Tensorflow

supportlevel:A
pagelastupdated:
 2020-05-15
maintainer:

Tensorflow is a commonly used Python package for deep learning.

Basic usage

First, check the tutorials up to and including GPU computing.

If you plan on using NVIDIA’s containers to run your model, please check the page about NVIDIA’s singularity containers.

The basic way to use is via the Python in the anaconda module. The versions with -tf2 (the default ones) have Tensorflow 2 installed. If you use module spider anaconda, you can see a -tf1 version available.

Warning

Older versions of Tensorflow were CPU-only or GPU-only

With older versions of tensorflow (<1.15.0), you have to decide at install time if you want a version that runs on CPUs or GPUs. This means that we can’t install it for everyone and expect it to work everywhere - you have to load something different if you want it to run on login node/regular nodes (probably for testing) or GPU nodes. The old -cpu and -gpu versions in the anaconda2- and anaconda3-modules denoted this.

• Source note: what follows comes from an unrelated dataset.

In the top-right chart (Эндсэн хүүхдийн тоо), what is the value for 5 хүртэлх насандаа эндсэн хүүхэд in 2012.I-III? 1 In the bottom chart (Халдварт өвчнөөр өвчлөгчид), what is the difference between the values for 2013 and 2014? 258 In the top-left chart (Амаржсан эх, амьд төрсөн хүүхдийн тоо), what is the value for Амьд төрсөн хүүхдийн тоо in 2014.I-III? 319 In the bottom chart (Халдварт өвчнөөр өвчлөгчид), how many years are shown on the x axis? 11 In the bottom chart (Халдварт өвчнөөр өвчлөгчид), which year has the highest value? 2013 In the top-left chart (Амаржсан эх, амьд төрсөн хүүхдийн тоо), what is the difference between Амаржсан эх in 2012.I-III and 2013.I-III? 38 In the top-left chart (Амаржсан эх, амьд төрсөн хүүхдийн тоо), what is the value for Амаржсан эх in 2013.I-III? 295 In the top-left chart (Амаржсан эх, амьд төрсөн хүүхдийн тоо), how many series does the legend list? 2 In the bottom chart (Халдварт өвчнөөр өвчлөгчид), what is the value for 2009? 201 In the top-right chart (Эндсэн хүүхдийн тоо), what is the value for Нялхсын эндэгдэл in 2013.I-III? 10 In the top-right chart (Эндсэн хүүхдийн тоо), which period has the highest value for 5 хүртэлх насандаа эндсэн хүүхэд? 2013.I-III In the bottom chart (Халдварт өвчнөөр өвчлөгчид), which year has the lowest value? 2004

From tensorflow versions >= 1.15.0, they solved this problem (thankfully)

Don’t load any additional CUDA modules, anaconda includes everything.

If you use GPUs, you need --constraint='kepler|pascal|volta' in order to select a GPU new enough to run tensorflow. (Note that as we get newer cards, this will need further updating).

Simple Tensorflow/Keras model

Let’s run the MNIST example from Tensorflow’s tutorials:

model = tf.keras.models.Sequential([
  tf.keras.layers.Flatten(input_shape=(28, 28)),
  tf.keras.layers.Dense(512, activation=tf.nn.relu),
  tf.keras.layers.Dropout(0.2),
  tf.keras.layers.Dense(10, activation=tf.nn.softmax)
])

The full code for the example is in tensorflow_mnist.py. One can run this example with srun:

wget https://raw.githubusercontent.com/AaltoSciComp/scicomp-docs/master/triton/examples/tensorflow/tensorflow_mnist.py
module load anaconda
srun -t 00:15:00 --gres=gpu:1 python tensorflow_mnist.py

or with sbatch by submitting tensorflow_mnist.sh:

#!/bin/bash
#SBATCH --gres=gpu:1
#SBATCH --time=00:15:00

module load anaconda

python tensorflow_mnist.py

Do note that by default Keras downloads datasets to $HOME/.keras/datasets.

Running simple Tensorflow/Keras model with NVIDIA’s containers

Let’s run the MNIST example from Tensorflow’s tutorials:

model = tf.keras.models.Sequential([
  tf.keras.layers.Flatten(input_shape=(28, 28)),
  tf.keras.layers.Dense(512, activation=tf.nn.relu),
  tf.keras.layers.Dropout(0.2),
  tf.keras.layers.Dense(10, activation=tf.nn.softmax)
])

The full code for the example is in tensorflow_mnist.py. One can run this example with srun:

wget https://raw.githubusercontent.com/AaltoSciComp/scicomp-docs/master/triton/examples/tensorflow/tensorflow_mnist.py
module load nvidia-tensorflow/20.02-tf1-py3
srun -t 00:15:00 --gres=gpu:1 singularity_wrapper exec python tensorflow_mnist.py

or with sbatch by submitting tensorflow_singularity_mnist.sh:

#!/bin/bash
#SBATCH --gres=gpu:1
#SBATCH --time=00:15:00

module load nvidia-tensorflow/20.02-tf1-py3

singularity_wrapper exec python tensorflow_mnist.py

Do note that by default Keras downloads datasets to $HOME/.keras/datasets.

Common problems

  • ImportError: libcuda.so.1: cannot open shared object file: No such file or directory. Older versions of GPU tensorflow can only be imported on GPU nodes (even though you’d think that you can import it and just not use the GPUs). So you can only run this code in the GPU queue. Solution for this is to use the newer anaconda-modules.
  • Random CUDA errors: don’t load any other CUDA modules, only anaconda. Anaconda includes the necessary libraries in compatible versions.